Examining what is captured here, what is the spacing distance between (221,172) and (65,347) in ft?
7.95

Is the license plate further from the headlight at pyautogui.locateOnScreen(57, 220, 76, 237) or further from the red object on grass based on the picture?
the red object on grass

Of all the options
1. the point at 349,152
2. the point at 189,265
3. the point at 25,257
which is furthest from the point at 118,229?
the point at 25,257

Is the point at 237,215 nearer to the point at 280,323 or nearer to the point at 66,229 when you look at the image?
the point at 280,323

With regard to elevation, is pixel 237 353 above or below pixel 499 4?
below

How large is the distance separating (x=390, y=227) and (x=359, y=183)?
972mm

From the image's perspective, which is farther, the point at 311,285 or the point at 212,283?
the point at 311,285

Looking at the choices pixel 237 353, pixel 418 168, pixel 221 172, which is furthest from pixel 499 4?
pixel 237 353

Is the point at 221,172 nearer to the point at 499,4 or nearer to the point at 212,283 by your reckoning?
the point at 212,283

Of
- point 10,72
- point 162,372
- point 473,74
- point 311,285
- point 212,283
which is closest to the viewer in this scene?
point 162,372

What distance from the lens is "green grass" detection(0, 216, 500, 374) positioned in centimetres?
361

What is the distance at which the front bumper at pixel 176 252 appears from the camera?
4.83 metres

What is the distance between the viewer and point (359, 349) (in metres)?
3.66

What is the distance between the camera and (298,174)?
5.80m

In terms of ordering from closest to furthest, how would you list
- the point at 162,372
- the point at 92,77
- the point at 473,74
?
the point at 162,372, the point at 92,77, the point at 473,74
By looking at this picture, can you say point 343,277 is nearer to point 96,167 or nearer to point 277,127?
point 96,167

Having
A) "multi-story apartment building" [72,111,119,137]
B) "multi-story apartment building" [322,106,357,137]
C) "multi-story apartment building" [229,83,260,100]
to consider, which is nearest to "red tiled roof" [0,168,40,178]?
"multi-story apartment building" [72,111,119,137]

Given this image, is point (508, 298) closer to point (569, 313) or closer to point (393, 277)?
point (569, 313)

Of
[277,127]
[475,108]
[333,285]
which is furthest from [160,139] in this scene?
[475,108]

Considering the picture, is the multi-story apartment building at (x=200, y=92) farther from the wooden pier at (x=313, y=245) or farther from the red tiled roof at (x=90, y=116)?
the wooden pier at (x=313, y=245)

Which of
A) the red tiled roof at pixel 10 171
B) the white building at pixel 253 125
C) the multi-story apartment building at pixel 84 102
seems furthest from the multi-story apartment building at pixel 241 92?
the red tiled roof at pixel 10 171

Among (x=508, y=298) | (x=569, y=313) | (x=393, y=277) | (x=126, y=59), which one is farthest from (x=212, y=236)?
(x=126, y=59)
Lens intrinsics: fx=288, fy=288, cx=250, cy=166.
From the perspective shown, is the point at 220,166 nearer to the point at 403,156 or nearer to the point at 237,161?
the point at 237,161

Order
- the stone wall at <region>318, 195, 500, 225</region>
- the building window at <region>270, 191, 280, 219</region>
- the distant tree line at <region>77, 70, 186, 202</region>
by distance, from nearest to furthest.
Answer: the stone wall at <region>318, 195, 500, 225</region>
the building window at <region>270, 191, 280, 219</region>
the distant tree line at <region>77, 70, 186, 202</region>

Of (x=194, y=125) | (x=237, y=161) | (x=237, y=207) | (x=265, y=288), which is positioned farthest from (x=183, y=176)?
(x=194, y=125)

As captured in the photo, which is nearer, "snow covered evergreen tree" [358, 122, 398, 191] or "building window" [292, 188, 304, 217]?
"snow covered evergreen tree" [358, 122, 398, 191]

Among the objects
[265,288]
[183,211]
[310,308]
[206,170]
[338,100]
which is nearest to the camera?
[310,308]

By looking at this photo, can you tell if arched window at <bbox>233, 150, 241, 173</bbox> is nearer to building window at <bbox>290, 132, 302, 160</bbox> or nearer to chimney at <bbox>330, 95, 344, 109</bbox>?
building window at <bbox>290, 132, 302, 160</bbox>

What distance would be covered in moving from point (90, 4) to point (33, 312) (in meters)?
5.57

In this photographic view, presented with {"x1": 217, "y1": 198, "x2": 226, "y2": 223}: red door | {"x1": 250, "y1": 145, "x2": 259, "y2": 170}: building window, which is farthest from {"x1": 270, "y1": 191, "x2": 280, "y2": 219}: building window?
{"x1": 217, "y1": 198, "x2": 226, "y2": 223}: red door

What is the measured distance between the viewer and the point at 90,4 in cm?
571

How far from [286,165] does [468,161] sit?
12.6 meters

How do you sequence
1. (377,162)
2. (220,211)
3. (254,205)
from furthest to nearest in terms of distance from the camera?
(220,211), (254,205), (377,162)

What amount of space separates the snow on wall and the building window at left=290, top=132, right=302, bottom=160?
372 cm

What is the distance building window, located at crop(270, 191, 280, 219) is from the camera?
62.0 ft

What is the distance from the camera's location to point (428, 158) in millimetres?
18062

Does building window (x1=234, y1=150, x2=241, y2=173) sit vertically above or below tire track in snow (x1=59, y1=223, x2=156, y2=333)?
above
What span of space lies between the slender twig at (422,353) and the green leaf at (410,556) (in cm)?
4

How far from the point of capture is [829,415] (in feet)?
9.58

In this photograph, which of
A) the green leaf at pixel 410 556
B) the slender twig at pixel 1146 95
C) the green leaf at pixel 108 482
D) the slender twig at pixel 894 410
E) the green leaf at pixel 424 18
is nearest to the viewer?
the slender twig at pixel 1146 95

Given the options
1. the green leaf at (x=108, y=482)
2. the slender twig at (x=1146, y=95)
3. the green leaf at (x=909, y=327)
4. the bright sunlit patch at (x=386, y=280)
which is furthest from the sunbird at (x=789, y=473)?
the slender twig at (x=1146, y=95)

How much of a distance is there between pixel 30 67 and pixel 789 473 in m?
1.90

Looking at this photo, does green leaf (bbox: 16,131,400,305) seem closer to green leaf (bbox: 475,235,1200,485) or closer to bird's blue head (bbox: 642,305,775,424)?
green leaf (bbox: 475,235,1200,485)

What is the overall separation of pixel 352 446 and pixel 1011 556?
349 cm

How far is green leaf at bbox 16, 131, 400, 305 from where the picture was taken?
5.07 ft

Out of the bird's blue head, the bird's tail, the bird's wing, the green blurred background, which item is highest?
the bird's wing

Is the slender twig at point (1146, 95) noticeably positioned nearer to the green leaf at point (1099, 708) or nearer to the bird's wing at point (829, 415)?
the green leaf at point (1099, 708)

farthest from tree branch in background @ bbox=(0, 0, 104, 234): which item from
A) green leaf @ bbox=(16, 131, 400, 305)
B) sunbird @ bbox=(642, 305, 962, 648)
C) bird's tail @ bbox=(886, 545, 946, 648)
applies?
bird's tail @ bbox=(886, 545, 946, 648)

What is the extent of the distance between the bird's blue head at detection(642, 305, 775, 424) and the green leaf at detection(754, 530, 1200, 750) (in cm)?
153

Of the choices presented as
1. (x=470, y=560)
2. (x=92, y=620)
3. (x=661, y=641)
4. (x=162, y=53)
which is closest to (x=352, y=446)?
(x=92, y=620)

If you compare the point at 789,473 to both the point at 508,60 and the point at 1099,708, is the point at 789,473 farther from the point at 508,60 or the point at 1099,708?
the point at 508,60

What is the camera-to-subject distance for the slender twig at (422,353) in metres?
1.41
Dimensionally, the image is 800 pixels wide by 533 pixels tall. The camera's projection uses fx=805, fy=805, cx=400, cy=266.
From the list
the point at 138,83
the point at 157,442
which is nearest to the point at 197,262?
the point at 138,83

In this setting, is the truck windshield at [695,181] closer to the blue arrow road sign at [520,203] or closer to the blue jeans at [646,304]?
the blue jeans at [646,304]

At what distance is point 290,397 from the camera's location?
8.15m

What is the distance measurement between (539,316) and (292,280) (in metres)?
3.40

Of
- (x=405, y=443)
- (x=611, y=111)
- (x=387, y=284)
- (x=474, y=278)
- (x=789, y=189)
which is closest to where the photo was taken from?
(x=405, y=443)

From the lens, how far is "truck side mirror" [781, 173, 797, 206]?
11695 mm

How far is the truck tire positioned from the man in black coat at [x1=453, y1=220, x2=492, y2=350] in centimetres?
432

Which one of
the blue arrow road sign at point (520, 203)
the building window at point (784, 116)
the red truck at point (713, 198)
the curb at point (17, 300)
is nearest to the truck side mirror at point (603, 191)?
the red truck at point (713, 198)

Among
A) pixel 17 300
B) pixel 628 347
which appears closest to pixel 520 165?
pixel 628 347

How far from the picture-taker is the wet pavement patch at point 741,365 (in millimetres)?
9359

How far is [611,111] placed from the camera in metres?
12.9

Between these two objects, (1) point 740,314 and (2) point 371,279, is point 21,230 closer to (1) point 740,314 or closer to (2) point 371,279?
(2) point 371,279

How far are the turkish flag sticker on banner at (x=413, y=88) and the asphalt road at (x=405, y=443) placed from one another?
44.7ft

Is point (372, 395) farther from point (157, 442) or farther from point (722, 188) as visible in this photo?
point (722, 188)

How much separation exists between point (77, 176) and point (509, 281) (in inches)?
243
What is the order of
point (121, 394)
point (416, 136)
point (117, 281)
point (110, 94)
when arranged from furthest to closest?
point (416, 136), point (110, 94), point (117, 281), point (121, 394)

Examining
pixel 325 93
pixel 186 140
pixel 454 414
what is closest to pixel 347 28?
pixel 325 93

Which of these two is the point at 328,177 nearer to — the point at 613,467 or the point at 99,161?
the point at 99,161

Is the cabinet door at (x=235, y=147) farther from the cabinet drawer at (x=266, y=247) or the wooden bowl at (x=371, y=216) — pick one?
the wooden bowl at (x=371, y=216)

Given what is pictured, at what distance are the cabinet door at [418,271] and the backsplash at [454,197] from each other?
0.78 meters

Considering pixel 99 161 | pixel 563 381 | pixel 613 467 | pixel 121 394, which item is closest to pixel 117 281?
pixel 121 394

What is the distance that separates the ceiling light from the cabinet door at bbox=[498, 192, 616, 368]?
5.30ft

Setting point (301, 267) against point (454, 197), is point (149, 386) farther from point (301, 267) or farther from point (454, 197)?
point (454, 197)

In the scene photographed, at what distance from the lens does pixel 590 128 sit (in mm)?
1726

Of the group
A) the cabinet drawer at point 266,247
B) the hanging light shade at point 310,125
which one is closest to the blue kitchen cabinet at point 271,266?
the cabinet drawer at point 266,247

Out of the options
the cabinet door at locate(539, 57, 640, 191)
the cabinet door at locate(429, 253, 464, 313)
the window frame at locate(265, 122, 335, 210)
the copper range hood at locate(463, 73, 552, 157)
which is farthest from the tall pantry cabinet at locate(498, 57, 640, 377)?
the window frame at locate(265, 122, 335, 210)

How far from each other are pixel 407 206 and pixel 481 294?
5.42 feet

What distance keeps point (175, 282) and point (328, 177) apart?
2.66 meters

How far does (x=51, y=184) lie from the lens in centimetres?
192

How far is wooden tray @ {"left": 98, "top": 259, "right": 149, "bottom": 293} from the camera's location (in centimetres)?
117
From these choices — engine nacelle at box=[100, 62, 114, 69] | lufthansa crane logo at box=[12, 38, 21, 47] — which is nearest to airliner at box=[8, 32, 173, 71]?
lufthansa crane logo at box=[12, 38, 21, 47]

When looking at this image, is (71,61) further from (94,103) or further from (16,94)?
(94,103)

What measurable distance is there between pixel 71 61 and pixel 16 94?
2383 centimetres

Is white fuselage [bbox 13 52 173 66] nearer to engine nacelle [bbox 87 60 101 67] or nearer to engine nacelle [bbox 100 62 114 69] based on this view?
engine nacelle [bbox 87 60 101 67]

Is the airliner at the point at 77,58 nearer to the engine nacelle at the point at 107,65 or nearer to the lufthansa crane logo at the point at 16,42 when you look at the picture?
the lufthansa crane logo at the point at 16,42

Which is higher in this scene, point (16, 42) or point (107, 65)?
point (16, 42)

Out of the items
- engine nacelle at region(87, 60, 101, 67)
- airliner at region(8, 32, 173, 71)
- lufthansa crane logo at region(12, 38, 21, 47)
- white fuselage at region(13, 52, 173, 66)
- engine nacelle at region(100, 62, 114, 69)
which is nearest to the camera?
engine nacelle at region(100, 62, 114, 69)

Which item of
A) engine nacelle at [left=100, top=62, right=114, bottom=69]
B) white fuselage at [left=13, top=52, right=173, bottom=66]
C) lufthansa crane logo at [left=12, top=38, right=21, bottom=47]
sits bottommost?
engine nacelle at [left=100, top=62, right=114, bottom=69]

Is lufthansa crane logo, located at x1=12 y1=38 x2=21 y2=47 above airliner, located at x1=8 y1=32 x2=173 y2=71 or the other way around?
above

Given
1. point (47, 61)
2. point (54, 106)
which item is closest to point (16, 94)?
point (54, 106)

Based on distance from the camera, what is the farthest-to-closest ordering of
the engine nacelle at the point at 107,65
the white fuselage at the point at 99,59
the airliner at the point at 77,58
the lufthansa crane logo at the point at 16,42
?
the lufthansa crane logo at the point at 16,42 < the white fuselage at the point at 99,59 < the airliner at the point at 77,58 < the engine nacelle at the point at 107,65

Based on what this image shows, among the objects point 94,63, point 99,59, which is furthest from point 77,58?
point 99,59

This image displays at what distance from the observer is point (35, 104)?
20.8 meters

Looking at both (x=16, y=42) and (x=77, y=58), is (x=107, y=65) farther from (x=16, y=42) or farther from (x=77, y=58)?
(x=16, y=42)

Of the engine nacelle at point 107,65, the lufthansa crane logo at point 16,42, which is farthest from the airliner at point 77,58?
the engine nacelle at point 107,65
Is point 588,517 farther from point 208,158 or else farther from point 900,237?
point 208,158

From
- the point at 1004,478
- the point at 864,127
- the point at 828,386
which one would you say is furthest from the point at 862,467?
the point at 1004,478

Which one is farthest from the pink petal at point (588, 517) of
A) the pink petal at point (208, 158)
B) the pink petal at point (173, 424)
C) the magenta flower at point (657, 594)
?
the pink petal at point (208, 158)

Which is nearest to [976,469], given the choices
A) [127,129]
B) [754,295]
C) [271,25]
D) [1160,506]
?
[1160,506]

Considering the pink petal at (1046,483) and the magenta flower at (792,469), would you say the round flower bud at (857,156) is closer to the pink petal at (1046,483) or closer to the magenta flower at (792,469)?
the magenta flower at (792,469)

◇ ◇ ◇

__Given exercise__: Format the item above as a numbered list, omitting blank lines, starting at the line containing "In terms of ordering" and ending at the line containing "the point at 162,372, the".

__Written reply__:
1. In terms of ordering from closest to furthest, how would you list
2. - the point at 162,372
3. - the point at 92,77
4. - the point at 473,74
5. ?
6. the point at 162,372, the point at 92,77, the point at 473,74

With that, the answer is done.